Community Tech/OCR Improvements
This project aims to improve optical character recognition (OCR) tools on Wikisource. Currently, Wikisource editors use a range of OCR tools in the proofreading process. These tools are very important, but they have many issues. Some of these issues include:
- The tools can be difficult to discover for new users.
- Some tools are broken, inefficient, or unreliable.
- The user experience is unintuitive and uninviting.
- It can be difficult to determine which tool is appropriate for a specific text.
For all of these reasons, users may be discouraged from editing Wikisource. We hope to improve the OCR tools, so that editors can work with greater ease and support. This project was the #2 request from the 2020 Community Wishlist Survey. In the course of this project, we’ll investigate and identify the key issues, collaborate with various communities, and implement solutions that help volunteers to contribute with greater ease and support. We look forward to reading your feedback on the talk page!
Why use OCR toolsEdit
For Wikisource, OCR tools are a crucial component of the editor experience. OCR stands for “optical text recognition.” An OCR tool converts an image file with text into machine-encoded text. When the process is complete, the user has a digitized version of the text, which can be edited, searched, and stored electronically. OCR tools are commonly used by many online communities and platforms, including Wikisource.
When editors add books to Wikisource, they typically do the following:
- Upload a file to Wikimedia Commons. The book is usually a PDF or DjVu file, containing images of scanned pages.
- Create an index page (powered by the Proofread Page extension) for the book on Wikisource.
- Proofread the book, page by page:
- [This is where OCR tools come in] Convert the image into editable, machine-encoded text with an OCR tool.
- Once completed, the user has a newly digitized version of the text.
How to use OCR toolsEdit
In Wikisource, OCR tools can be accessed when the user clicks the “Edit” tab on the page.

Given data:
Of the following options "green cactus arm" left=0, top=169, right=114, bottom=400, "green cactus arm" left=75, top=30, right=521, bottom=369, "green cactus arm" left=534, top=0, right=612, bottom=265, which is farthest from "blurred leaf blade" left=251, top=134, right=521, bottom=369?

What this exercise asks:
1. From the OCR improvements page, print the passage starting with "- Once completed, the" and going on through "on the page.".
2. According to the OCR improvements page, where does a user upload a book file before creating its index page on Wikisource?
3. Finish out the next part of the OCR improvements page, picking up after its final sentence.

Task-by-task outputs:
1.
- Once completed, the user has a newly digitized version of the text.
How to use OCR toolsEdit
In Wikisource, OCR tools can be accessed when the user clicks the “Edit” tab on the page.

2. To Wikimedia Commons.

3.
Once they have clicked “Edit,” they will see the original image file of the text (at the right). Sometimes, the file has already been OCR-ed (on the left), such as when it is brought from the Internet Archive, which automatically OCR’s some texts, especially for languages with Latin scripts. However, these texts often go through the OCR process again with tools on Wikisource, which may improve the existing text layer. To do this, the user will use the OCR tools (described below) to render the image file into a text file (as displayed on the left).
Sometimes, texts may have not gone through the OCR process at all. In these cases, the user will see the image file (on the right) and a blank section (on the left). Users will use the OCR tools (described below) to render the image file into a text file (as displayed on the left). Once complete, the text is ready for proofreading.
Note that the right and left designations are the opposite for RTL (right-to-left) languages.
It is important to understand that OCR tools do not work for all texts. For example, hand-written manuscripts are usually not supported by OCR tools. This is because the characters are not as standardized in computer-generated fonts. In these cases, users typically need to manually type the text as displayed in the image file.
OCR tools available on WikisourceEdit
The OCR Gadget, also known as “basic” OCR, is a widely used OCR tool for Wikisource, originally developed by Phe. It uses Tesseract, an open source OCR system sponsored by Google and hosted on Toolforge, to generate new text. It is part of a wider suite of tools for Wikisource known as phetools, and uses a sophisticated system of speculative pre-processing and caching to deliver great interactive performance.
The backend uses the hOCR structured standard OCR format to communicate with the Gadget. OCR Gadget is considered better than the Google OCR (which we’ll describe below) at recognizing text columns. However, it has more character errors. Additionally, it has limited language support. While OCR Gadget generally supports languages with Latin scripts, it doesn’t generally support Indic languages. For example, it does not support Hindi or Punjabi. The tool also lacks an active maintainer which has led to long stretches of partial or complete outages in the past.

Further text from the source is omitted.